With blazing growth like this, and given the liquidity crisis abroad, you might expect a significant slowdown. But experts say that's not in the cards.
Fevered competition among the small-to-medium banks that lend payroll-deductible personal loans and the expansion of all kinds of credit to poorer segments of the population are fanning the spread of consumer lending.
In the race for quantity, where's quality headed?
Fitch Ratings rang a warning bell two months ago to investors in ABS backed by payroll-deductible loans, pointing out the hazards in a business where origination is robust. The industry, which targets individuals who work for public entities or receive social security payments, pulled in R$1.1 billion in 2007 by securitizing deductible loans. That was a drop from R$1.7 billion in 2006, with M&A activity and a boom in IPOs eroding the need for funding via ABS.

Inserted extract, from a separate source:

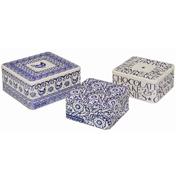 Blue Hen Set of 3 Square Cake Tins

But the loan machines are still keyed up. "Origination probably won't drop because [the banks] haven't used the resources from the IPOs in 2007," said Bernardo Costa, associate director at Fitch.
Heightened competition among lenders has encouraged questionable practices in origination and in refinancing assets in securitization deals, players said. When a qualified borrower seeks a payroll-deductible loan, a broker, known locally as a pastinha, will typically request a loan from more than one bank. Sometimes, more than one bank will disburse the loan, but only the first to get all the paperwork signed can actually deduct from the borrower's paycheck. The other ends up having either an unsecured loan with the borrower or is forced to renegotiate the terms in order for the total in deducted loans to stay within a pre-set cap, expressed as a percentage of a borrower's monthly income.
Pensioners being paid through the local social security system are limited to 20% of their income, but for those borrowing through other payment systems, it could be higher.
On the ABS front, the prepayment and refinancing of collateralized payroll-deductible loans could whittle down credit enhancement, Standard & Poor's said in a recent report. And it's not only falling interest rates and brisker competition among lenders that has led to prepayments. It also includes repurchases of "problematic loans," the agency added.
One of the main issues is that there simply isn't good data on renegotiated loans and prepayment rates, said Patricia Bentes, a managing partner at consultancy Hampton Solfise.
With originating banks treating these securitizations as virtual credit lines, repurchasing is part of their funding strategy - but what happens if they decide it's no longer worth it?
So far, while delinquencies have risen in ABS backed by payroll-deductible loans, enhancements are still strong enough to avoid S&P downgrades.
Overall, defaults in the consumer sector are still low. Luciano Araujo, another managing partner at Hampton Solfise, pointed out that 90-plus-day delinquencies for all personal loans were 5% in February, down from 6.5% in 2004. And this during a time when tenors doubled.
The aggregate overall consumer indebtedness in Brazil remains a fraction of the U.S. figure, but with scant data on individual borrowers, it's not known how this leverage is spread. This could spell trouble down the road.